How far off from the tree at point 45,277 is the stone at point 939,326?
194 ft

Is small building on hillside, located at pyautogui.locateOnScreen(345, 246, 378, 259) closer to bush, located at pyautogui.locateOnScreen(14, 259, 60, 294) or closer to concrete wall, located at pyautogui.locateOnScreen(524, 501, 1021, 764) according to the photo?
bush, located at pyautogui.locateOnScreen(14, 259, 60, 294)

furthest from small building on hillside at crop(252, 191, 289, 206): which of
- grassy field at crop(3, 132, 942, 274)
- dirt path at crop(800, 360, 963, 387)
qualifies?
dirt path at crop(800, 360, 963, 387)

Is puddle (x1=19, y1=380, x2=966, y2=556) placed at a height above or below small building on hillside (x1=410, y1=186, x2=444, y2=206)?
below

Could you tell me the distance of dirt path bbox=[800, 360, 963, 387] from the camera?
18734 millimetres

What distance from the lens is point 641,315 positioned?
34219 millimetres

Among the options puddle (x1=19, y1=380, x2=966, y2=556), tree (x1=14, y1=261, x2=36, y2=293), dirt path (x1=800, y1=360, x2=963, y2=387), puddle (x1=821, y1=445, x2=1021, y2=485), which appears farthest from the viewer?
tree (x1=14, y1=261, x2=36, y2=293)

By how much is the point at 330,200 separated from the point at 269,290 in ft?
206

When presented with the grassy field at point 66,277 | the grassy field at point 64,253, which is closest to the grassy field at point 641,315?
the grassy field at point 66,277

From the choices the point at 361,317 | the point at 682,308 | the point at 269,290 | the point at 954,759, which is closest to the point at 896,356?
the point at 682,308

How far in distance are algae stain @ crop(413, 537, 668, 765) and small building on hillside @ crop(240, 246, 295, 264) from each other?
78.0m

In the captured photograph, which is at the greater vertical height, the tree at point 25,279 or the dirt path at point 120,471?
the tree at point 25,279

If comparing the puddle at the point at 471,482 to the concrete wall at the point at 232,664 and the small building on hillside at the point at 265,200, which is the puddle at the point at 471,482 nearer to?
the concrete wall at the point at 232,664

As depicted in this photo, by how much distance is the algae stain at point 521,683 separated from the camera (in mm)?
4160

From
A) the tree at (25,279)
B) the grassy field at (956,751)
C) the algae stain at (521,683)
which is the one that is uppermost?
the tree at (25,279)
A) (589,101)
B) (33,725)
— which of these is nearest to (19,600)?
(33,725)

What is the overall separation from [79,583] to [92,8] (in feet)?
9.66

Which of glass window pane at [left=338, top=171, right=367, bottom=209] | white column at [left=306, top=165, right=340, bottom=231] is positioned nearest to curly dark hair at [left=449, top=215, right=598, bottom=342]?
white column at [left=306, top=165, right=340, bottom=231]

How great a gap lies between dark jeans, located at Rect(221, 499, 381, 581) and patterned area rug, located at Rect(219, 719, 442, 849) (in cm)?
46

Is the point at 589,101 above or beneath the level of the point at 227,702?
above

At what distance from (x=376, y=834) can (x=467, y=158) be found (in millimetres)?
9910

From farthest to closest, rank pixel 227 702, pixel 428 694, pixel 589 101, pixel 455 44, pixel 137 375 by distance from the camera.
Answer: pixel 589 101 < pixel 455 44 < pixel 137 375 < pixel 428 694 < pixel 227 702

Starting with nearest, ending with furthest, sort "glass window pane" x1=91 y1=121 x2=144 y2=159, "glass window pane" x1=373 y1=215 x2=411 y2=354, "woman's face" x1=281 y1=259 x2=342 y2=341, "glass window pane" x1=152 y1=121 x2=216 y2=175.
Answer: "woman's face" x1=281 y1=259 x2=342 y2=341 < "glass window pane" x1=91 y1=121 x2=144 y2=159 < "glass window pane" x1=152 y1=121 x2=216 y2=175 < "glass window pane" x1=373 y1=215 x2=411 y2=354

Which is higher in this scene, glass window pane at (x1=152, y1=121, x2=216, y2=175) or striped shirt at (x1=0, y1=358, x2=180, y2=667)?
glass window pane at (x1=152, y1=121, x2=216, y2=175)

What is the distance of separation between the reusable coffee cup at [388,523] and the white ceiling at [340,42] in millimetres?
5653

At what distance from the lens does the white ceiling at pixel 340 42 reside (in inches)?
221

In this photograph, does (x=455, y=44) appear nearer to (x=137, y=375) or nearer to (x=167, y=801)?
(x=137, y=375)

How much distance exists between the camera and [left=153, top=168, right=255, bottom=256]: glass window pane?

À faire:
Réécris l'ensemble des items ci-dessus sous forme de liste numérotée, sans reprendre les lignes vides.

Résultat:
1. How far off from the tree at point 45,277 is the stone at point 939,326?
2. 194 ft
3. Is small building on hillside, located at pyautogui.locateOnScreen(345, 246, 378, 259) closer to bush, located at pyautogui.locateOnScreen(14, 259, 60, 294) or closer to concrete wall, located at pyautogui.locateOnScreen(524, 501, 1021, 764) according to the photo?
4. bush, located at pyautogui.locateOnScreen(14, 259, 60, 294)
5. furthest from small building on hillside at crop(252, 191, 289, 206): which of
6. - grassy field at crop(3, 132, 942, 274)
7. - dirt path at crop(800, 360, 963, 387)
8. qualifies?
9. dirt path at crop(800, 360, 963, 387)
10. Is puddle (x1=19, y1=380, x2=966, y2=556) placed at a height above or below small building on hillside (x1=410, y1=186, x2=444, y2=206)?
11. below
12. Could you tell me the distance of dirt path bbox=[800, 360, 963, 387] from the camera?
13. 18734 millimetres
14. What distance from the lens is point 641,315 positioned?
15. 34219 millimetres
16. Among the options puddle (x1=19, y1=380, x2=966, y2=556), tree (x1=14, y1=261, x2=36, y2=293), dirt path (x1=800, y1=360, x2=963, y2=387), puddle (x1=821, y1=445, x2=1021, y2=485), which appears farthest from the viewer?
17. tree (x1=14, y1=261, x2=36, y2=293)
18. By how much is the point at 330,200 separated from the point at 269,290 in ft?
19. 206
20. When presented with the grassy field at point 66,277 | the grassy field at point 64,253, which is closest to the grassy field at point 641,315?
21. the grassy field at point 66,277
22. From the choices the point at 361,317 | the point at 682,308 | the point at 269,290 | the point at 954,759, which is closest to the point at 896,356?
23. the point at 682,308
24. How far in distance are algae stain @ crop(413, 537, 668, 765) and small building on hillside @ crop(240, 246, 295, 264) from each other?
25. 78.0m
26. In the captured photograph, which is at the greater vertical height, the tree at point 25,279 or the dirt path at point 120,471?
27. the tree at point 25,279
28. If comparing the puddle at the point at 471,482 to the concrete wall at the point at 232,664 and the small building on hillside at the point at 265,200, which is the puddle at the point at 471,482 nearer to?
29. the concrete wall at the point at 232,664
30. As depicted in this photo, by how much distance is the algae stain at point 521,683 separated from the camera (in mm)?
31. 4160
32. From
33. A) the tree at (25,279)
34. B) the grassy field at (956,751)
35. C) the algae stain at (521,683)
36. which is the one that is uppermost?
37. the tree at (25,279)
38. A) (589,101)
39. B) (33,725)
40. — which of these is nearest to (19,600)?
41. (33,725)
42. What is the overall separation from [79,583] to [92,8] (in feet)?
43. 9.66
44. Which of glass window pane at [left=338, top=171, right=367, bottom=209] | white column at [left=306, top=165, right=340, bottom=231] is positioned nearest to curly dark hair at [left=449, top=215, right=598, bottom=342]?
45. white column at [left=306, top=165, right=340, bottom=231]
46. How great a gap lies between dark jeans, located at Rect(221, 499, 381, 581) and patterned area rug, located at Rect(219, 719, 442, 849) (in cm)?
47. 46
48. Is the point at 589,101 above or beneath the level of the point at 227,702?
49. above
50. At what distance from (x=376, y=834) can (x=467, y=158) be found (in millimetres)?
51. 9910
52. From farthest to closest, rank pixel 227 702, pixel 428 694, pixel 589 101, pixel 455 44, pixel 137 375 by distance from the camera.
53. Answer: pixel 589 101 < pixel 455 44 < pixel 137 375 < pixel 428 694 < pixel 227 702
54. Starting with nearest, ending with furthest, sort "glass window pane" x1=91 y1=121 x2=144 y2=159, "glass window pane" x1=373 y1=215 x2=411 y2=354, "woman's face" x1=281 y1=259 x2=342 y2=341, "glass window pane" x1=152 y1=121 x2=216 y2=175.
55. Answer: "woman's face" x1=281 y1=259 x2=342 y2=341 < "glass window pane" x1=91 y1=121 x2=144 y2=159 < "glass window pane" x1=152 y1=121 x2=216 y2=175 < "glass window pane" x1=373 y1=215 x2=411 y2=354
56. Which is higher in this scene, glass window pane at (x1=152, y1=121, x2=216, y2=175) or striped shirt at (x1=0, y1=358, x2=180, y2=667)?
57. glass window pane at (x1=152, y1=121, x2=216, y2=175)
58. What is the distance of separation between the reusable coffee cup at [388,523] and the white ceiling at [340,42] in millimetres?
59. 5653
60. At what distance from the lens does the white ceiling at pixel 340 42 reside (in inches)?
61. 221
62. In this photograph, does (x=455, y=44) appear nearer to (x=137, y=375) or nearer to (x=167, y=801)?
63. (x=137, y=375)
64. How much distance exists between the camera and [left=153, top=168, right=255, bottom=256]: glass window pane?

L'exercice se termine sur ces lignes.